Given passage.

────────────────────

Not that complicated, but for a first timer it can be a little tricky. It is a lot easier with the right tools and equipment (which are really expensive).

If it were me I'd pull a clutch off a junk yard compressor and replace the coil in my compressor cluztch and fire it up and see what happens.

I've heard of clutch coils going out, but it is rare in my experience. Many other parts prone to fail before the clutch coil does. It is usually an open wire between the connector and the coil itself that fails, vibration or physical damage. Any part can have a fabrication defect or fail if it gets hot enough.
 
Vehicle is my '00 XJ Sport. Jeep has 182k on it. Did a head swap back in the end of March. A/C hasn't really worked on this Jeep since I purchased it back on Halloween of last year. I went to the parts store today and got 2 cans of 134 and a hose to add it. When I connected the hose to the low pressure side(the fitting right off the filter/drier), it was reading just below the 55 on the gauge within the green section. The compressor clutch is not coming on when you move the selector to any of the A/C settings with the fan on full blast. Is there a way to check if the clutch is still good, or is there something that I am missing to see just why I am not getting cool air, as the clutch is not working?? Thanks for your responses.

Jeff

It is recommended to replace the accumulator, especially on older vehicles, when repairing / recharging the A/C.

I don't think I would attempt another recharge without A/C recharging equipment and gauges. After pulling the compressor and replacing the clutch I wasn't able to obtain a good recharge using an auto parts stores recharge kit .. most appear to be designed to add freon to a partially charged system.

Since it never works and rarely used. I am thinking of removing the A/C, to free up room in the engine compartment.

────────────────────

Supplied entries.
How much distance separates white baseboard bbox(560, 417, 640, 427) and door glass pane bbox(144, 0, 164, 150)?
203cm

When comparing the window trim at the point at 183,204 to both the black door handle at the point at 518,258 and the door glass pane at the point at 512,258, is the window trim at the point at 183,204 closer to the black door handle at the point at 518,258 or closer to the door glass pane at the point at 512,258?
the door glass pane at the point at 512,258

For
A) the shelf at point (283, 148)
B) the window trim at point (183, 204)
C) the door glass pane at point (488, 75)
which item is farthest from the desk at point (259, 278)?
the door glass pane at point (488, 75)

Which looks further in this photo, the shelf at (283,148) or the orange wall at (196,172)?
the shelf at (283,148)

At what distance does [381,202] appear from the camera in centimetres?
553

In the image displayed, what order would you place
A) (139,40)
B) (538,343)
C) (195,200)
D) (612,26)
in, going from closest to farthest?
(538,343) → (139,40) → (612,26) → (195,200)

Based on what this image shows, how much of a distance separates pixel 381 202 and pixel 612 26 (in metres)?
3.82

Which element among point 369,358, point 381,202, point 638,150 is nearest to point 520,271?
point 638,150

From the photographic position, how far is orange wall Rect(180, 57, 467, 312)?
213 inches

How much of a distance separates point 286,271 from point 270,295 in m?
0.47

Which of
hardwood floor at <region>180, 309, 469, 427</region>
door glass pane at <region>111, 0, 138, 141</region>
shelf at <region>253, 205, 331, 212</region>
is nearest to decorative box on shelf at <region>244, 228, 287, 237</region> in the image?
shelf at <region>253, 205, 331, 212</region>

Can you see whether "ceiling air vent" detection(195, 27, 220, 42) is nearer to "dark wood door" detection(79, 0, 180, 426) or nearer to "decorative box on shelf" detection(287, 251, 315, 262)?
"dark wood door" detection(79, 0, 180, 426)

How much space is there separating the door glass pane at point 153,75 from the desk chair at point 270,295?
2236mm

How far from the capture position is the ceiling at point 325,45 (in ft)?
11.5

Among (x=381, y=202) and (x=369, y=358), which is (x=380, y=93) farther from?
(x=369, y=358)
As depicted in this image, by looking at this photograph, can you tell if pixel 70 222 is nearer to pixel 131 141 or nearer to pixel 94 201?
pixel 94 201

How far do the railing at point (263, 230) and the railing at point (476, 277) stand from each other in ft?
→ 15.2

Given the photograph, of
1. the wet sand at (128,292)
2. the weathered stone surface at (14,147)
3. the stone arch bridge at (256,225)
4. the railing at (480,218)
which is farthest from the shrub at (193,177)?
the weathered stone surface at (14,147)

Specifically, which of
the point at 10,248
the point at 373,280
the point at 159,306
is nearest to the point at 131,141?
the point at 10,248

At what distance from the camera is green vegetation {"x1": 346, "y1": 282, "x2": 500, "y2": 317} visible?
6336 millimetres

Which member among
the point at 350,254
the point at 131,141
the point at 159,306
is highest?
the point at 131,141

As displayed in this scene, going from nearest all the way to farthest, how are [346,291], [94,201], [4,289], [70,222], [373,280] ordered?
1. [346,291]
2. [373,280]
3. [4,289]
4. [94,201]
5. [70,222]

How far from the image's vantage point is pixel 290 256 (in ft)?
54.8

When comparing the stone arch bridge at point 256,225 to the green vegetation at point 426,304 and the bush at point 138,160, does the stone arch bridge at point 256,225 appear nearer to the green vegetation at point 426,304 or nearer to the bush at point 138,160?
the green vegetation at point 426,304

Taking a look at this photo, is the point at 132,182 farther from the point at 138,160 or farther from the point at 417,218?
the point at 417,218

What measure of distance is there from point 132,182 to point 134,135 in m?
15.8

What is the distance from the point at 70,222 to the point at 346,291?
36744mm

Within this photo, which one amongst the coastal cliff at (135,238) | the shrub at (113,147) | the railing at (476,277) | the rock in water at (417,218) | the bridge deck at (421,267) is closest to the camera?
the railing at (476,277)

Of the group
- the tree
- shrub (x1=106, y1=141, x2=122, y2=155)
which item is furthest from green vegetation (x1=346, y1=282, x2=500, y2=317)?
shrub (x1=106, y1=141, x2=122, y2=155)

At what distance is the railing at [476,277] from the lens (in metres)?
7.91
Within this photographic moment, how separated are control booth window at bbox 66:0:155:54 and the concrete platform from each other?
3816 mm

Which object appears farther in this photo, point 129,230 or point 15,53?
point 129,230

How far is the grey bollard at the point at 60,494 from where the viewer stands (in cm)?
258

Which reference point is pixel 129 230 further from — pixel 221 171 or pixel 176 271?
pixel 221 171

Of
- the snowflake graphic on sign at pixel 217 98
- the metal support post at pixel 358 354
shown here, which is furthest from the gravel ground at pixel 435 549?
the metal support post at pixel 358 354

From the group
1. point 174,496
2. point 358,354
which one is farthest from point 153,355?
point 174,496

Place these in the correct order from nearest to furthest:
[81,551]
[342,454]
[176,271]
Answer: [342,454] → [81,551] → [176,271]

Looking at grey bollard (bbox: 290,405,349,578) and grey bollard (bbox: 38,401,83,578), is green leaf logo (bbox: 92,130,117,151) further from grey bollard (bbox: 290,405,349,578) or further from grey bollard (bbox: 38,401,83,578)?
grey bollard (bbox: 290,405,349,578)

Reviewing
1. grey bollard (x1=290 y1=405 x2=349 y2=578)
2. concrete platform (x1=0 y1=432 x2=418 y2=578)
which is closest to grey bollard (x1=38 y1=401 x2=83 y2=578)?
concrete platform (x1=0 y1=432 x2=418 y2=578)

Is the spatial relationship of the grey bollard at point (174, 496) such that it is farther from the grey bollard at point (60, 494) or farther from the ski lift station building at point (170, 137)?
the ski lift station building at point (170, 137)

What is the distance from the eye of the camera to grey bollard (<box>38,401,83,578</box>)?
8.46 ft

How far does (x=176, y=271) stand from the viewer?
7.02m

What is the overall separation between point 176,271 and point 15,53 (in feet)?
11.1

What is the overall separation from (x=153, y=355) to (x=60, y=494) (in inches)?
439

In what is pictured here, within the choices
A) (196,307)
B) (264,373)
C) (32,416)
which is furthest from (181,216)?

────────────────────

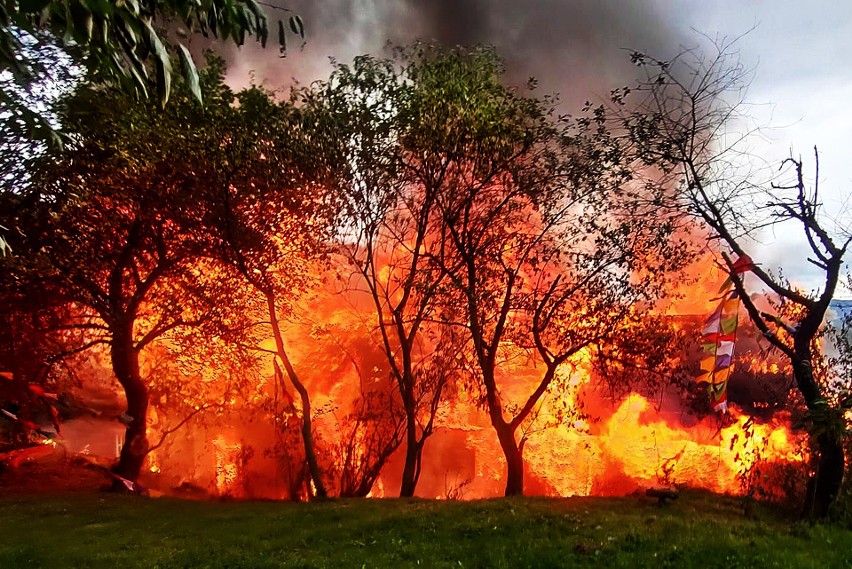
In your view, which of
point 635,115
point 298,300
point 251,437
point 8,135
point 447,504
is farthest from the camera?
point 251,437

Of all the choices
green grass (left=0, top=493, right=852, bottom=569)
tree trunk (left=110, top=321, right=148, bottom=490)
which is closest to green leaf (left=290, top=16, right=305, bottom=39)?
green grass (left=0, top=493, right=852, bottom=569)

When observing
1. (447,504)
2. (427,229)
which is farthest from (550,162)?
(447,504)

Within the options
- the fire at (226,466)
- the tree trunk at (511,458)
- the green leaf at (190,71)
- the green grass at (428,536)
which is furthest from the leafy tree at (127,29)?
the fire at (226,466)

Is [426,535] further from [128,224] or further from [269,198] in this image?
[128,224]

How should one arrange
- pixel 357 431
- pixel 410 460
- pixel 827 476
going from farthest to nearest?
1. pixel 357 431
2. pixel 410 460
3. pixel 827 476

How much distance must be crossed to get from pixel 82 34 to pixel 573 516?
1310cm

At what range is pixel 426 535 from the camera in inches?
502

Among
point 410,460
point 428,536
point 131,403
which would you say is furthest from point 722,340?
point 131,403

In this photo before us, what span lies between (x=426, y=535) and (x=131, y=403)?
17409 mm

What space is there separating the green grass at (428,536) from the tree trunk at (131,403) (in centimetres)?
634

────────────────────

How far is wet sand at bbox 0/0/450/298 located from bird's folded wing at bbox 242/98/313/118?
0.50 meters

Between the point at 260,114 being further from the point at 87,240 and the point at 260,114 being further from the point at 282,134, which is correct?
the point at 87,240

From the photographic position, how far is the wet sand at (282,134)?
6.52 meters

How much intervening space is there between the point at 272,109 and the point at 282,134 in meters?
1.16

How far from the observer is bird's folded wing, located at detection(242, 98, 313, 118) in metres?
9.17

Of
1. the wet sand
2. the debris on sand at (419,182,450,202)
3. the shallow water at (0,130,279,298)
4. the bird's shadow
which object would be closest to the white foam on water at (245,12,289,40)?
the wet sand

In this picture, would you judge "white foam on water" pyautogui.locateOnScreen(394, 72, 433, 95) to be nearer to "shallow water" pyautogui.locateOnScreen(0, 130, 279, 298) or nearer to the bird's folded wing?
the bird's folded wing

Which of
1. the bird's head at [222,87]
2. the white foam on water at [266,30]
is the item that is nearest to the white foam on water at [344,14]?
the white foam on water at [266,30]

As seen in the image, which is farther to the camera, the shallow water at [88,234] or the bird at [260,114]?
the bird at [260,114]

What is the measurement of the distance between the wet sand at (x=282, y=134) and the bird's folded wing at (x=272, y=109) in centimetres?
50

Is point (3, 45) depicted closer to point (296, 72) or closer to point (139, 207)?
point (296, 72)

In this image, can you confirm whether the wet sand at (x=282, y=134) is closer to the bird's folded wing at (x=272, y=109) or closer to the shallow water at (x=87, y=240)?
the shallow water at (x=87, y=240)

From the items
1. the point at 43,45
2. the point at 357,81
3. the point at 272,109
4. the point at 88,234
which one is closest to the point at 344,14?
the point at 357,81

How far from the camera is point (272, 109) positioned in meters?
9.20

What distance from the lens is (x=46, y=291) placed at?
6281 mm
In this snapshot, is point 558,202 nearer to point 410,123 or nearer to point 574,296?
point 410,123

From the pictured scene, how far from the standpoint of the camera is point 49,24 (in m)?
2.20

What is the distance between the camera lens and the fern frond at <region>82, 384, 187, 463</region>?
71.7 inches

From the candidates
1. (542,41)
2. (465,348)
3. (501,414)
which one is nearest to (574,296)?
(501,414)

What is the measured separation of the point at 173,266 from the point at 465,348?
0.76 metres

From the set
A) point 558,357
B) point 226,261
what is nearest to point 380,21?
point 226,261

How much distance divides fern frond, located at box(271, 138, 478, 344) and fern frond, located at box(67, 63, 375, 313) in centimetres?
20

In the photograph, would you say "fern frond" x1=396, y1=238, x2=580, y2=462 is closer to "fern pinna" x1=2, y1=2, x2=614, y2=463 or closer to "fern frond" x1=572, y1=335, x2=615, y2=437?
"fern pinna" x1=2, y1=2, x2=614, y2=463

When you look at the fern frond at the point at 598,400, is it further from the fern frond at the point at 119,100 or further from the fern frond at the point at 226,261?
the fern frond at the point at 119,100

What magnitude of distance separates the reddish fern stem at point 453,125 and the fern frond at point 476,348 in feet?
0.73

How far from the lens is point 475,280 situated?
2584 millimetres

────────────────────

Task A.
Using the Jeep A/C thread, answer these:
(i) How many miles are on the Jeep?
(ii) When was the head swap done?
(iii) Which part is recommended for replacement when repairing or recharging the A/C on older vehicles?
Task B.
List every number written in digits in the Jeep A/C thread.
Task C.
Duplicate the part of the Jeep A/C thread from "I don't think" up to and including "the engine compartment.".
The listing plays no part in what follows.

Full answer A.
(i) 182k
(ii) Back in the end of March
(iii) The accumulator

Full answer B.
'00, 182k, 2, 134, 55

Full answer C.
I don't think I would attempt another recharge without A/C recharging equipment and gauges. After pulling the compressor and replacing the clutch I wasn't able to obtain a good recharge using an auto parts stores recharge kit .. most appear to be designed to add freon to a partially charged system.

Since it never works and rarely used. I am thinking of removing the A/C, to free up room in the engine compartment.